— Start of TASK INPUTS —

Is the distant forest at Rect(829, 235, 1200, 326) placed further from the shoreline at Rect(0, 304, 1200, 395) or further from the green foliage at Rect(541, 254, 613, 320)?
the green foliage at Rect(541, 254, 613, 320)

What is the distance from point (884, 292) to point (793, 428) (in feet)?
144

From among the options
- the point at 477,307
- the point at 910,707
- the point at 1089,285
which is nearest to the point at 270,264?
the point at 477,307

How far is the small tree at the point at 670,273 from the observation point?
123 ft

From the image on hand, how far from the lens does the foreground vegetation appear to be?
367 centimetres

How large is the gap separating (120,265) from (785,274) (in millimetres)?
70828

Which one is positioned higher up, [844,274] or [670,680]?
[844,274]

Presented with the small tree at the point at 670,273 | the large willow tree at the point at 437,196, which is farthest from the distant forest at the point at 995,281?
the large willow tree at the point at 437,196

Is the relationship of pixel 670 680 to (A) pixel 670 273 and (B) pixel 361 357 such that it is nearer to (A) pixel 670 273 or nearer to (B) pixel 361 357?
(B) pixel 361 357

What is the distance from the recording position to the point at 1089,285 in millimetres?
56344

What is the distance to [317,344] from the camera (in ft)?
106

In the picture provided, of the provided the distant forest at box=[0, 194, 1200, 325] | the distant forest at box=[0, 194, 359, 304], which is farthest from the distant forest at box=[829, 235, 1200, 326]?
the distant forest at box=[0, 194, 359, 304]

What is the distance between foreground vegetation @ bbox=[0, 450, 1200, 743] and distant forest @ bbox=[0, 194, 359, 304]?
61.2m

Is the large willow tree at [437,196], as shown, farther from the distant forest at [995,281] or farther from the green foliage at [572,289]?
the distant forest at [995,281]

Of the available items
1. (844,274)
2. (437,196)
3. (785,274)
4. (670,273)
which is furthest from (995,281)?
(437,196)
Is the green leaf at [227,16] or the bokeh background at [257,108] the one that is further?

— End of TASK INPUTS —

◆ **WRITTEN REQUEST**: Exactly as written above, please repeat the entries.

◆ **FULL ANSWER**:
Is the distant forest at Rect(829, 235, 1200, 326) placed further from the shoreline at Rect(0, 304, 1200, 395) or further from the green foliage at Rect(541, 254, 613, 320)?
the green foliage at Rect(541, 254, 613, 320)

What is the distance from point (884, 292) to point (793, 428) (in feet)?
144

From among the options
- the point at 477,307
- the point at 910,707
- the point at 1089,285
which is nearest to the point at 270,264?
the point at 477,307

How far is the small tree at the point at 670,273 from the observation point?
123 ft

From the image on hand, how far from the lens does the foreground vegetation appear to be?
367 centimetres

How large is the gap separating (120,265) from (785,274) (in millimetres)?
70828

Which one is positioned higher up, [844,274] or [670,680]?
[844,274]

Presented with the small tree at the point at 670,273 | the large willow tree at the point at 437,196, which is farthest from the distant forest at the point at 995,281?
the large willow tree at the point at 437,196

Is the relationship of pixel 670 680 to (A) pixel 670 273 and (B) pixel 361 357 such that it is nearer to (A) pixel 670 273 or nearer to (B) pixel 361 357?
(B) pixel 361 357

What is the distance from the recording position to the point at 1089,285 in millimetres?
56344

What is the distance to [317,344] from the camera (in ft)?
106

In the picture provided, of the provided the distant forest at box=[0, 194, 1200, 325] | the distant forest at box=[0, 194, 359, 304], which is farthest from the distant forest at box=[829, 235, 1200, 326]?
the distant forest at box=[0, 194, 359, 304]

What is the distance between foreground vegetation @ bbox=[0, 450, 1200, 743] and distant forest @ bbox=[0, 194, 359, 304]?
61.2m

Is the large willow tree at [437,196], as shown, farther from the distant forest at [995,281] or farther from the green foliage at [572,289]?
the distant forest at [995,281]

Of the available items
1. (844,274)
2. (437,196)
3. (785,274)
4. (670,273)
which is furthest from (995,281)?
(437,196)
Is the green leaf at [227,16] or the bokeh background at [257,108] the one that is further?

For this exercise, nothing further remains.